*Work to complete*.
Your task is to reproduce exactly the lines from the line with "Given what you" through the end of the records below.

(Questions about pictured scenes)
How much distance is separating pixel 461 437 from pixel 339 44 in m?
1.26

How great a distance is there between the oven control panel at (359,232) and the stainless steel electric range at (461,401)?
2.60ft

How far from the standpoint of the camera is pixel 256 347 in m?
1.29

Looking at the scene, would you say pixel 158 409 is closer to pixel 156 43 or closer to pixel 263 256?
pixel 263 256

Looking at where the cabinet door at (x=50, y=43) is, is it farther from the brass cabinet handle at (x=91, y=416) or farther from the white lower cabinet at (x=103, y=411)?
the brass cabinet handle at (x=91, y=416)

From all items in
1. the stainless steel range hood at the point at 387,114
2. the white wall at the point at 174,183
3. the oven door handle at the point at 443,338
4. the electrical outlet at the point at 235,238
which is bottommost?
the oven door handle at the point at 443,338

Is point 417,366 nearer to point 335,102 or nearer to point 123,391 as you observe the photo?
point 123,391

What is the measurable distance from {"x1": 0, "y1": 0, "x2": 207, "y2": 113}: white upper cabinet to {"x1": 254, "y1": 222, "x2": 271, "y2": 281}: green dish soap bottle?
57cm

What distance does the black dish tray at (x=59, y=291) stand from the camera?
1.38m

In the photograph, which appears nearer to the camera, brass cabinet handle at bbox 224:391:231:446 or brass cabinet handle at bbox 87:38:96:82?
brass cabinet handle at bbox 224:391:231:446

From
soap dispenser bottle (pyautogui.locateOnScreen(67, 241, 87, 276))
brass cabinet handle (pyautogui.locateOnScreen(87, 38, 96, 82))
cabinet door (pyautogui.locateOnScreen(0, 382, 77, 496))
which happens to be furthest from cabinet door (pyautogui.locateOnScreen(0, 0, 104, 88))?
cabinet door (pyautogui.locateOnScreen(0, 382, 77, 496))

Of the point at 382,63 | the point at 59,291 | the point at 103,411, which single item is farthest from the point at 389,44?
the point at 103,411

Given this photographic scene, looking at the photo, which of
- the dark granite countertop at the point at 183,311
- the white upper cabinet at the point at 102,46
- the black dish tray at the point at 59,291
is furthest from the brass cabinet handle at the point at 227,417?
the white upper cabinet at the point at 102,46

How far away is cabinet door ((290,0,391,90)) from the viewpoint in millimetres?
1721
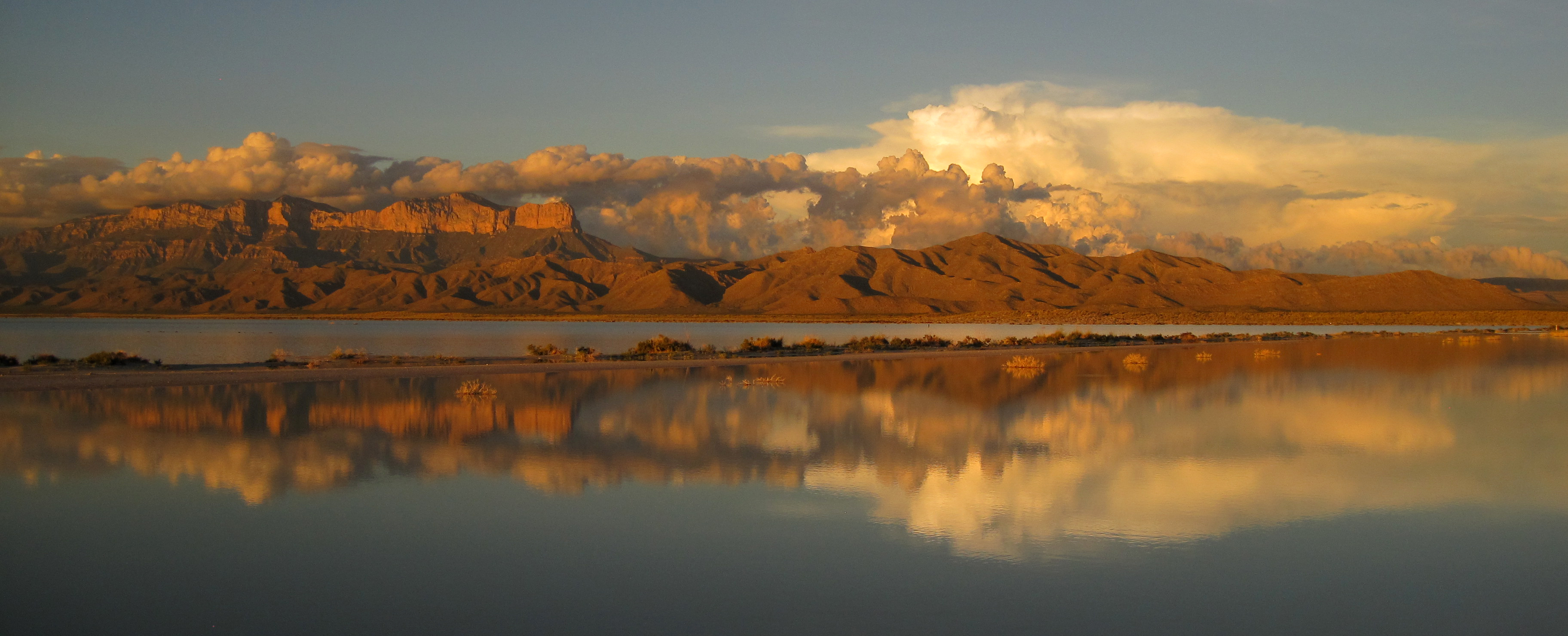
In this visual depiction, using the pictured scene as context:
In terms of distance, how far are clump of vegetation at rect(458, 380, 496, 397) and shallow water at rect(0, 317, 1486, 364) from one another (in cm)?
1410


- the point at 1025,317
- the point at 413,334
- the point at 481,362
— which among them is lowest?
the point at 413,334

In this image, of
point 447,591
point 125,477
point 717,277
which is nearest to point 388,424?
point 125,477

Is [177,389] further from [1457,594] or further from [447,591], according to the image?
[1457,594]

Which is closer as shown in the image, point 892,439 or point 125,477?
point 125,477

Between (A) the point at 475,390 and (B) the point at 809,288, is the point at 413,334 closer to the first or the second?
(A) the point at 475,390

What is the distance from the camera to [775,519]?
29.3 feet

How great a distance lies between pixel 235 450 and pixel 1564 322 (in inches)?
4852

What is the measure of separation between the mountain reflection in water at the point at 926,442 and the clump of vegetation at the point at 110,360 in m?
8.09

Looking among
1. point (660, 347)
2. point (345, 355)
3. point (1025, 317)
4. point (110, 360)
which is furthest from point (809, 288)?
point (110, 360)

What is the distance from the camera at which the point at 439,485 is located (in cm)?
1038

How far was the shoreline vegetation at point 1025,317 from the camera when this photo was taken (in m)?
104

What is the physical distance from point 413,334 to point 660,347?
124 feet

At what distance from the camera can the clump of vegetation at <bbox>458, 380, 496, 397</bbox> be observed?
65.8ft

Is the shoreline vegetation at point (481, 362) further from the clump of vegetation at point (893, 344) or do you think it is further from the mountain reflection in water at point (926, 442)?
the mountain reflection in water at point (926, 442)
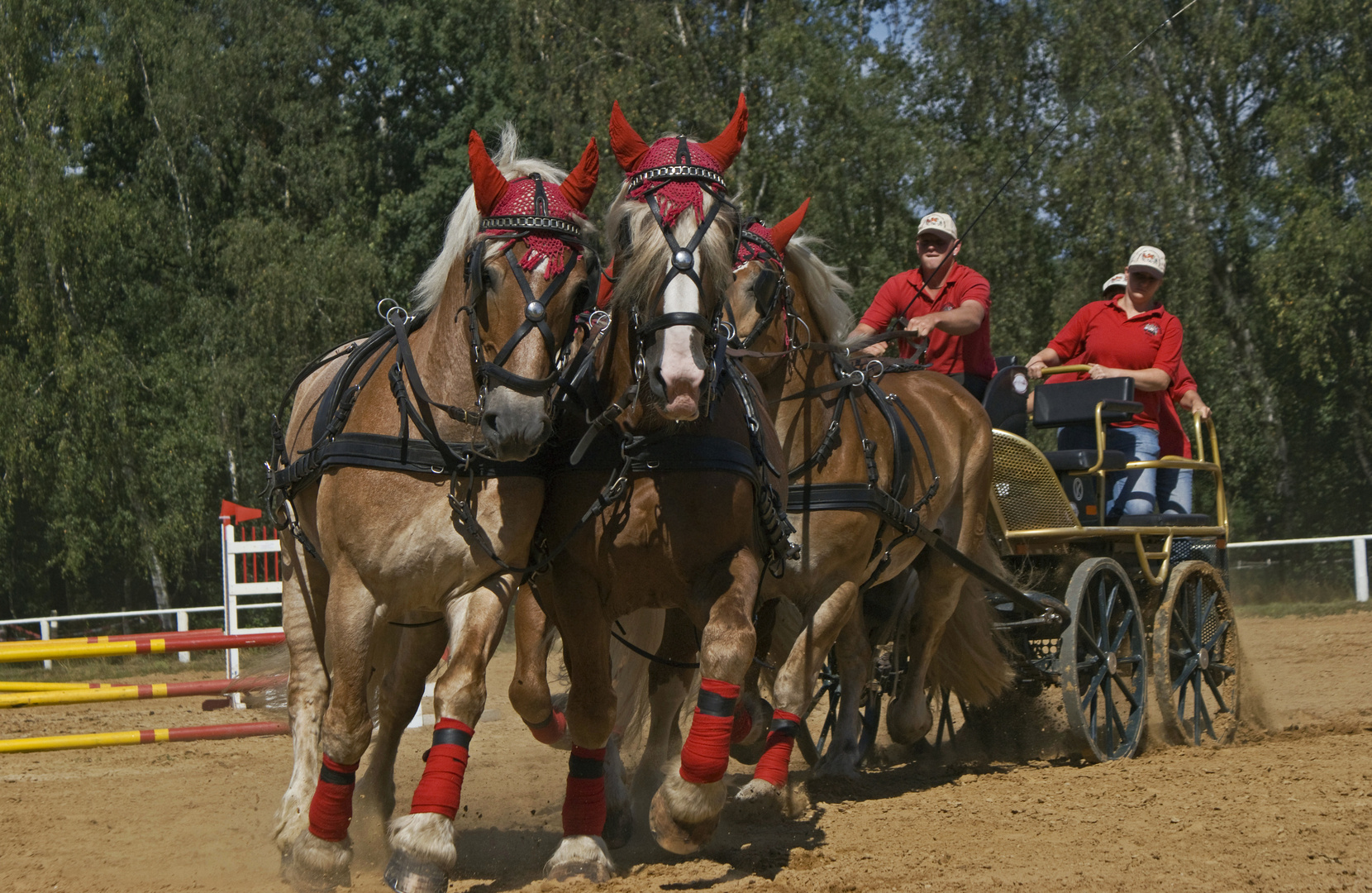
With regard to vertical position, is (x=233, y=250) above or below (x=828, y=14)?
below

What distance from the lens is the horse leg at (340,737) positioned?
3469 millimetres

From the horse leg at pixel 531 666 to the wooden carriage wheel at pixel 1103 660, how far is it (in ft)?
8.77

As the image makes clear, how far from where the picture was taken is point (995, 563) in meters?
5.85

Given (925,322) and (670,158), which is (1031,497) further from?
(670,158)

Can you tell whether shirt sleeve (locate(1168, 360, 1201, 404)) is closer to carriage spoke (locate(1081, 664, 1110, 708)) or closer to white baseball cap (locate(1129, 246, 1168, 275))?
white baseball cap (locate(1129, 246, 1168, 275))

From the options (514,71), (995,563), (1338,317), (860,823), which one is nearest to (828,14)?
(514,71)

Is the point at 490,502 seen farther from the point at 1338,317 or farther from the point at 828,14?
the point at 1338,317

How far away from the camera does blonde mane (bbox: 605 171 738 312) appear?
3260 mm

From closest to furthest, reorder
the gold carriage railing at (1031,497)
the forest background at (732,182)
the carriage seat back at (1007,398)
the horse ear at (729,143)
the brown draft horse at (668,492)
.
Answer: the brown draft horse at (668,492)
the horse ear at (729,143)
the gold carriage railing at (1031,497)
the carriage seat back at (1007,398)
the forest background at (732,182)

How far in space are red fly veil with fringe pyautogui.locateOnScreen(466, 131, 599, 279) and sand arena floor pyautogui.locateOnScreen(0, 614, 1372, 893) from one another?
1.73m

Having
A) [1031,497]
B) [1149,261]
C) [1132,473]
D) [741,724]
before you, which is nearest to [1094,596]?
[1031,497]

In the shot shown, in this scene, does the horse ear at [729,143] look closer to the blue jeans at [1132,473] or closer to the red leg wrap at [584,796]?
the red leg wrap at [584,796]

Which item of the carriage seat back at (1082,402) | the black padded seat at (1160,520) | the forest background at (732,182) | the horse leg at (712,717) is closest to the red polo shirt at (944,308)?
the carriage seat back at (1082,402)

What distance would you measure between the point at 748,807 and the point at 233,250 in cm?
1708
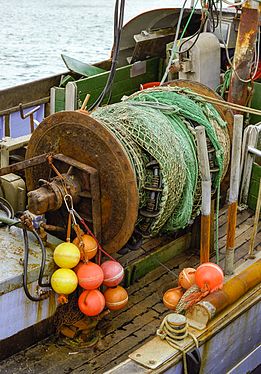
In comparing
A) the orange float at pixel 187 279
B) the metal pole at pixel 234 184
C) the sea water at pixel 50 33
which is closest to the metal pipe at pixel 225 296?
the metal pole at pixel 234 184

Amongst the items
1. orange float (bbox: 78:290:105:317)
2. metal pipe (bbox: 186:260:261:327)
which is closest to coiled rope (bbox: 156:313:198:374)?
metal pipe (bbox: 186:260:261:327)

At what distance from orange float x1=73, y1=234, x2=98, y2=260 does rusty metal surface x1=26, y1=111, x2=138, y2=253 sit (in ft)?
0.73

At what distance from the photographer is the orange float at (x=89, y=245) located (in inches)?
184

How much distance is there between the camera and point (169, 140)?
5000 mm

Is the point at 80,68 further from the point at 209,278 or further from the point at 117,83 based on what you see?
the point at 209,278

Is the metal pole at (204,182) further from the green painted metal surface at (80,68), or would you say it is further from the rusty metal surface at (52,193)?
the green painted metal surface at (80,68)

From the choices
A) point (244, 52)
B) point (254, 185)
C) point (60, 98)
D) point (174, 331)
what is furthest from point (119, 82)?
point (174, 331)

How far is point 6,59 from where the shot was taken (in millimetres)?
25234

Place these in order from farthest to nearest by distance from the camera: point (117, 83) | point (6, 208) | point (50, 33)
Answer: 1. point (50, 33)
2. point (117, 83)
3. point (6, 208)

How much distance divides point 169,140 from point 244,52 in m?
2.34

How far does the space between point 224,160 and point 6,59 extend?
2076cm

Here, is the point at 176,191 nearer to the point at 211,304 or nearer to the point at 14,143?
the point at 211,304

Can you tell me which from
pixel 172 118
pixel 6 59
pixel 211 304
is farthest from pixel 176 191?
pixel 6 59

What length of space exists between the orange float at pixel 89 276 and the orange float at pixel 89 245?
0.08 metres
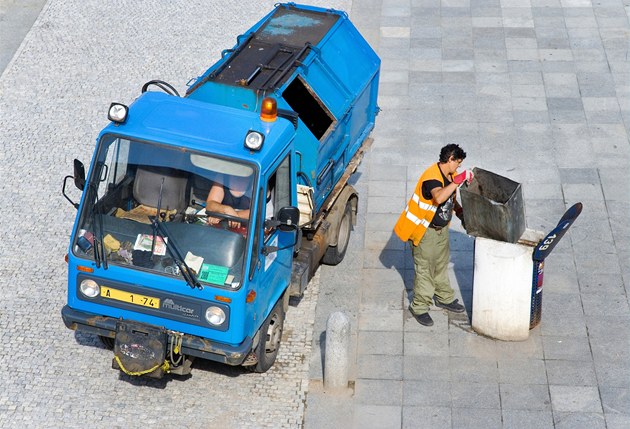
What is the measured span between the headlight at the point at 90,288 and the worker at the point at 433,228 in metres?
2.79

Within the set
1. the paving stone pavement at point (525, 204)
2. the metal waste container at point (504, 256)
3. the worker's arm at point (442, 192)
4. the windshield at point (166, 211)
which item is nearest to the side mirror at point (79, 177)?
the windshield at point (166, 211)

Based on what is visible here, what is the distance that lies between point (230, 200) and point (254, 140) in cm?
54

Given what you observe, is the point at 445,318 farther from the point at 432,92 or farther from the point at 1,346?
the point at 432,92

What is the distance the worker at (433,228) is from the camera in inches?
343

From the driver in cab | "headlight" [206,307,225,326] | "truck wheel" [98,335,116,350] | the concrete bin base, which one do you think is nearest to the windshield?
the driver in cab

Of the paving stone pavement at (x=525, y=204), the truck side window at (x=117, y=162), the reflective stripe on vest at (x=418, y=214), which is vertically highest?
the truck side window at (x=117, y=162)

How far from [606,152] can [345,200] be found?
399 centimetres

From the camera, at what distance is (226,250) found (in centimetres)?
775

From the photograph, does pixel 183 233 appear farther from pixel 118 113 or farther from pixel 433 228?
pixel 433 228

*Output for this task*.
Given what you observe, is the point at 445,318 farther from the point at 432,92 or farther from the point at 1,346?
the point at 432,92

What is the distance the worker at (433,228) is from the camera in inches?
343

From the driver in cab | "headlight" [206,307,225,326] | "truck wheel" [98,335,116,350] | the concrete bin base, which one do you think is nearest to the windshield?
the driver in cab

Of the paving stone pavement at (x=525, y=204), the truck side window at (x=117, y=162), the reflective stripe on vest at (x=418, y=214), which is vertically highest?
the truck side window at (x=117, y=162)

How far from [606,152] can [345,200] be found?
399 centimetres

From the camera, at what distance is (226,250) found (in centimetres)?
775

From the photograph, does pixel 183 233 appear farther from pixel 118 113 or farther from pixel 433 228?
pixel 433 228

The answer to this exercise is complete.